A recent inspection of the Bishops’ Transcripts of the baptism, marriage and burial rolls for the parish of St Andrew the Great, Cambridge, has revealed another hitherto unsuspected, or at any rate unremembered, master’s wife: Elizabeth, consort of Dr John Balderston, Emma’s tenth head of house. Mrs Balderston’s obscurity is unsurprising, given that her husband is generally regarded as one of the most forgettable masters Emma has ever had, despite his long tenure. A search through some of the farther reaches of the college archives reveals that Mrs Balderston does, in fact, make a few appearances in a tenants’ rent-book, but these entries are easily overlooked.
A graduate of Emma, John Balderston was elected Fellow in 1665 and Master in November 1680, at which point matrimony became an option. He may already have had a candidate in mind, as improvements to the master’s lodgings and garden were put in hand soon afterwards, including the new-furnishing of the gallery (then part of the master’s private domain) and the construction of a summer-house. The gallery purchases, costing £17, comprised a set of 30 turkey-work chairs, two Spanish tables and two ‘wrought carpets’. The date of the Balderstons’ wedding is not known, but the St Andrew’s church records show that ‘Elizabeth Balderstone daughter of John, Doc. of Divinity’ was baptised on 14 October 1683. She was very probably the first child born to a serving Master of the college. A second daughter, Susanna, was christened on 15 December 1685.

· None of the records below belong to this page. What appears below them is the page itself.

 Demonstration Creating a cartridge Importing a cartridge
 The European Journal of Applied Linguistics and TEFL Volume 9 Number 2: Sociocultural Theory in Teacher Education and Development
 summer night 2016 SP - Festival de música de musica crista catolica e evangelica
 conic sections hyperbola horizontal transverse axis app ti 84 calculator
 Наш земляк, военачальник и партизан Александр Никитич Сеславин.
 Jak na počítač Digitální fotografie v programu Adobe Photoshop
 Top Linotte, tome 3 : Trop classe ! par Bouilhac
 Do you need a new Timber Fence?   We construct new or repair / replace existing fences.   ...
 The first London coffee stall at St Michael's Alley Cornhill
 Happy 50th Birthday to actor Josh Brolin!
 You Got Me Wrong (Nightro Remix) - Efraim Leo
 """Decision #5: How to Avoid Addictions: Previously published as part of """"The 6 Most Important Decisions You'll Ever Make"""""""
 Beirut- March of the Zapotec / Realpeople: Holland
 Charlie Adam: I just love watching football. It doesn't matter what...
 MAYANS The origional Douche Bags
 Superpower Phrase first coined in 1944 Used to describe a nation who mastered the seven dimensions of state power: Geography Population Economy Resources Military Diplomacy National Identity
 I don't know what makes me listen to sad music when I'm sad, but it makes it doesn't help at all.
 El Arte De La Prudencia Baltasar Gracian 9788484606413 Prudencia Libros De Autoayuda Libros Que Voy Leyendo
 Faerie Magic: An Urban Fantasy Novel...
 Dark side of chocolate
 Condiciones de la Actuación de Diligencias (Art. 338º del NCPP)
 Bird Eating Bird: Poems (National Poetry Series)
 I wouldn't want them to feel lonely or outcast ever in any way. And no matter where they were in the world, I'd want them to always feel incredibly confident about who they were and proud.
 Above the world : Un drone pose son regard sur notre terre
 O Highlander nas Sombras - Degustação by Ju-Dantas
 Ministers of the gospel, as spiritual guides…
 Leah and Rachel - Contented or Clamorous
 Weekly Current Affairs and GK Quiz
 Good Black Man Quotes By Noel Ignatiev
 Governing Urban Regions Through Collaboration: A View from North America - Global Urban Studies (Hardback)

We get a glimpse of what we may presume to be Mrs B’s taste in soft furnishings, in the accounts for October 1684-April 1685. These record payments of £1.13s for ‘3 yards of Damask for 3 cushions in the lodgings’, and 3s for ‘covering them’. A year later £8 was laid out on ‘dressing the Tapestry Hangings in the Master’s lodgings’ (possibly the ‘8 pieces of hangings’ bought by the college in 1649), followed by purchases of ‘Callico Curtains’ at a cost of £1 13s 4d and a ‘leather Carpet’, priced at 10s. This beautification of the lodgings was approved without any dissent among the fellowship, unlike the 1681 gallery purchases, which had been put to a vote.
Dr Balderston died in August 1719. Two months later a college rent book records that his widow handed over the sum of £157 15s, due from the Dixie, Sudbury and Whichcote estates, that had been in her husband’s hands at the time of his death. It appears that she was able to remain in the lodgings for another year, presumably because the new master, William Savage, was frequently absent on college business (possibly sorting out muddles left by the elderly Balderston). From Michaelmas 1720, however, Mrs Balderston paid an annual rent of £11 for an unidentified, but evidently respectable, college-owned property in Cambridge, which she and Susanna occupied for several years. Her elder daughter, Elizabeth, is not mentioned, so had presumably either died or married during the years 1696-1711, a period for which the Bishops’ Transcripts are defective. On 26 December 1725, ‘Mrs Elizabeth Balderstone widow’ was buried in St Andrew’s parish, but ‘Mrs Sus. Balderston’ remained on the college tenant roll until Michaelmas 1726. At that point she vanishes from sight and, with her mother and sister, from collegiate memory, for nearly three centuries.